Support Questions

Find answers, ask questions, and share your expertise
Announcements
Celebrating as our community reaches 100,000 members! Thank you!

[Nifi] Converting a delimited FlowFile's content to attributes

avatar

Hi, guys,

So I have an incoming FlowFile with content text delimited by pipes ('|'), and I want to send this information to several destinations. To convert it to JSON, for example, I know I can use the AttributesToJSON processor, but how exactly can I access the FlowFile content and convert them to attributes?


e.g.

original FlowFile content:

1234567891285|37797|1| the brown fox
FlowFile attributes (after converting):

id = 1234567891285
sequence = 37797
category = 1
text = the brown fox
... and after that I could use AttributesToJSON to generate my JSON file.

Any ideas on how to achieve this?

Thanks in advance!

Cheers.

1 ACCEPTED SOLUTION

avatar
Master Guru

You don't have to extract the fields to attributes if you are converting the contents to a different format, instead you can use ConvertRecord with a CSVReader with custom format (a pipe delimiter for instance) and name your fields in the Avro schema. Then in ConvertRecord you can set a JsonRecordSetWriter to convert to JSON. This same approach will work for any supported output format, or you can even write your own ScriptedRecordSetWriter if you need a custom format.

If you do need to extract to attributes, you can use ExtractText with a regular expression that matches each field, and you can add user-defined properties to extract the group(s) into their associated attributes (the property name is the field name such as "id" or "sequence", and the value is the grouping expression, perhaps $2, $3, etc.)

View solution in original post

8 REPLIES 8

avatar

Hi @Cesar Rodrigues

The cleaniest way should be to use ConvertRecord processor with a CSVReader (using Delimiter as pipe) and JSonSetRecordWriter.
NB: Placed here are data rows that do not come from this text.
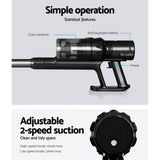 Darrahopens Appliances > Vacuum Cleaners Devanti Handheld Vacuum Cleaner Brushless Cordless Bagless Stick Vacuums 350W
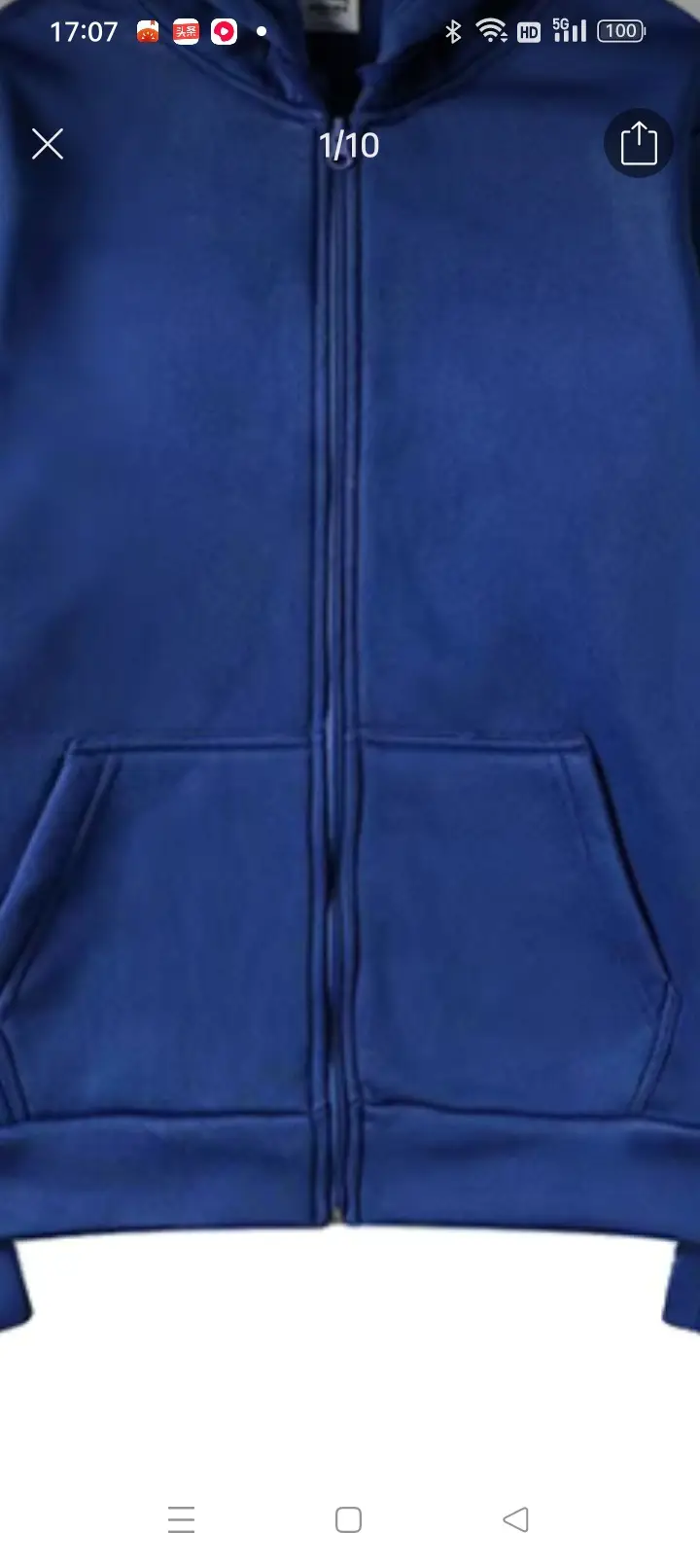 Gray Hooded Fleece Zipper Jacket for Women - Image 5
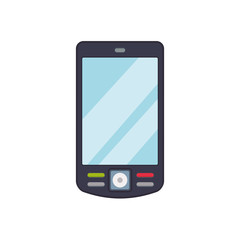 Mobile smartphone technology icon vector illustration graphic design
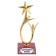 The Cup "Best Dad", award figure, gold, plastic, 18 x 6 cm.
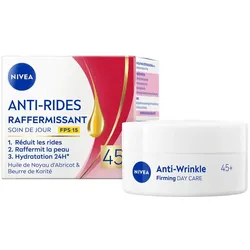 2x Nivea, Gesichtscreme, Anti-Falten Straffung Tagespflege 45+ LSF 15 (50 ml, Tagescreme, Bis SPF 10)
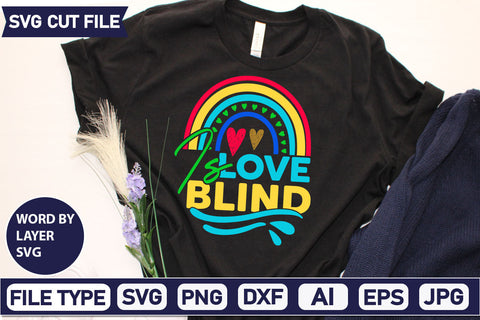 Love Is Blind SVG Cut File SVG DesignPlante 503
This directly convert your CSV into JSON without passing by attributes. Using Record processors also gives you better performance.

Thanks

avatar

@Abdelkrim Hadjidj

Thank you! Could you please provide more details on how to use the schema registry? I'm having some trouble with that.

avatar
Master Guru

You don't have to extract the fields to attributes if you are converting the contents to a different format, instead you can use ConvertRecord with a CSVReader with custom format (a pipe delimiter for instance) and name your fields in the Avro schema. Then in ConvertRecord you can set a JsonRecordSetWriter to convert to JSON. This same approach will work for any supported output format, or you can even write your own ScriptedRecordSetWriter if you need a custom format.

If you do need to extract to attributes, you can use ExtractText with a regular expression that matches each field, and you can add user-defined properties to extract the group(s) into their associated attributes (the property name is the field name such as "id" or "sequence", and the value is the grouping expression, perhaps $2, $3, etc.)

avatar
@Matt Burgess

I've never used the Avro Schema before. Could you please explain how to name the fields in it? I checked the documentation, but it's a little bit confusing.

Thanks in advance!

avatar
Master Guru

Avro Schemas can be confusing the first couple of times you create them 🙂 In your case you could use the following:

{
 "namespace": "nifi",
 "name": "cesarPipeDelimitedRecord",
 "type": "record",
 "fields": [
  {"name": "id","type": "string"},
  {"name": "sequence","type": "int"},
  {"name": "category","type": "int"},
  {"name": "text","type": "string"}
]
}

If you can have missing values, then you can replace the type with a union, for example if "category" can be missing, then its field entry can be

{"name": "category","type": ["null","int"]},

avatar

Thanks, @Matt Burgess! This helped a lot 😉

avatar
Contributor

Hi @Matt Burgess How about if just wanna keep the content as Attribute? Like my scenario is that I want a user to give parameters through a csv which I can parse and use them attribute , for example like User wants to import a tbale , he will write table in csv and that I'll use as an attribite in flowfile.

My present approach is :

ListFile->FetchFile->SplitFile->extractText->updateAttribute. But doesn't seems to be wroking out. Any suggestions?

avatar
Master Guru

What issues are you having? That flow description seems like it should work. Perhaps your regular expression or other config of ExtractText needs tweaking?